Information and communications technologies today are used in virtually any university course when students prepare their papers. ICT is also needed after people are graduated from university and enter the job market. This author is an instructor in the field of informatics related to health care and social sciences at the Riga Stradins University. In practice, he has found that after completing informatics courses (IC) at the university level, students and practicing specialists at various levels find it hard to decide on what data processing method to use in order to interpret extracted results in the relevant area of specialisation. There are various data processing methods in the literature, presented individually and without adequate linkages. The author has found in practice that when such assignments are handled, there is closer linkage among data processing methods than the literature would suggest.

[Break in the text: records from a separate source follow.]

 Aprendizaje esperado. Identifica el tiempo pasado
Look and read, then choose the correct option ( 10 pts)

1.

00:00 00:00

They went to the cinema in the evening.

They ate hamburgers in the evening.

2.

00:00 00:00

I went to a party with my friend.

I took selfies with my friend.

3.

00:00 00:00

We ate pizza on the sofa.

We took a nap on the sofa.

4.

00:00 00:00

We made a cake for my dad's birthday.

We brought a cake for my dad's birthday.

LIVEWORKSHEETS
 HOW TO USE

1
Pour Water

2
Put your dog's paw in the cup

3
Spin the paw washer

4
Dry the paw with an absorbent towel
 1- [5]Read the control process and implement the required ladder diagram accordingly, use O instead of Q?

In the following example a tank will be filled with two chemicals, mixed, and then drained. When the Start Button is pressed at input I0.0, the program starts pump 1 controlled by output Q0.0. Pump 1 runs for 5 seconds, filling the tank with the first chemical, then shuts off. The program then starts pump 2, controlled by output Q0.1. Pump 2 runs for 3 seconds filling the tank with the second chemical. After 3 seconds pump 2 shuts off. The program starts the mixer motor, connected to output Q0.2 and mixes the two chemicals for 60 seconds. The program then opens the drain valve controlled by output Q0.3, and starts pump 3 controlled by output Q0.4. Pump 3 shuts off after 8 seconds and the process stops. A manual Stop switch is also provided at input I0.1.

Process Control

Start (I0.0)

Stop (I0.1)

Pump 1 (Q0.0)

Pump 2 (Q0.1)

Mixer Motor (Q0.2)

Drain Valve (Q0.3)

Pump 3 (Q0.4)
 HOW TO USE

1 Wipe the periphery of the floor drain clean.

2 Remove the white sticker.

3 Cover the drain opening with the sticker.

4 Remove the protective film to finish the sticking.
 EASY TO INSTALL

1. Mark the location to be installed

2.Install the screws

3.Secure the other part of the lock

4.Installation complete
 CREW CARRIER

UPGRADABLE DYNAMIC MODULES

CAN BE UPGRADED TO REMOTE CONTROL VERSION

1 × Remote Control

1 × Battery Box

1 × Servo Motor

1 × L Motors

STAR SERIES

In this article, the authors deal with the following issues: (1) how assignments given during informatics courses at the university level can be integrated with the relevant area of specialisation by making use of professional standards, guidebooks to studies in other courses, descriptions and scholarly publications so as to help students and practicing specialists to take decisions on data processing methods, their use, and the interpretation of their results; (2) how to ensure that educational data related to the area of specialisation are obtained on the basis of statistics in scholarly publications; (3) what kind of content is to be used for students of health care and the social sciences; (4) how to choose methods to resolve data processing issues; (5) what are the recommended principles for evaluating the knowledge, skills and talents of students? The views that are presented in this paper are those of the authors or of other authors.